I do not believe in point fighting as it assumes that all fights end once someone is hit. I believe sparring should be continuous and if you are cornered, you should find a way to get out of the corner. Since I do not teach full contact fighting, the next point is very important - acknowledge when someone's technique is so clean that it would knock you down...congratulate your opponent for a good technique and figure out how to prevent it in the future.

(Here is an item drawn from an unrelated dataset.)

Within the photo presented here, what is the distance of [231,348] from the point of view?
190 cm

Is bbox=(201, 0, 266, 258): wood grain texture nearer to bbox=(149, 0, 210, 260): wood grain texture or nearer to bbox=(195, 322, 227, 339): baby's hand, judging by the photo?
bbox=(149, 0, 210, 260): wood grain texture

A few other pointers for eager sparring participants. If you successfully land a technique, make sure to keep your guard up and continue the fight...stay in the habit of being on guard. No premature celebrations that assume that the fight is over. Respect your opponent...martial arts has no place for those that enjoy hurting someone.
Aim to learn...don't worry about how many times you hit or got hit, worry about improving your precision and proficiency.

2 comments:

DigitalCoolie said...

Elevate the chess not the hit. Students should strive for multiple hits and counters. Looking for 1 hit misses the point. Maybe the one hit principle works for other martial arts, but the fact is, for Kung Fu it doesn’t end there. It ends when praxis ends. Mastery is striking/countering in continuous flow. AFTER that, question endurance & power and work to hit harder and endure bigger hits, but work the flow FIRST.

SifuChow said...

Exactly!!! Less worrying about one strike during the fight and more working on ensuring continuation throughout the fight.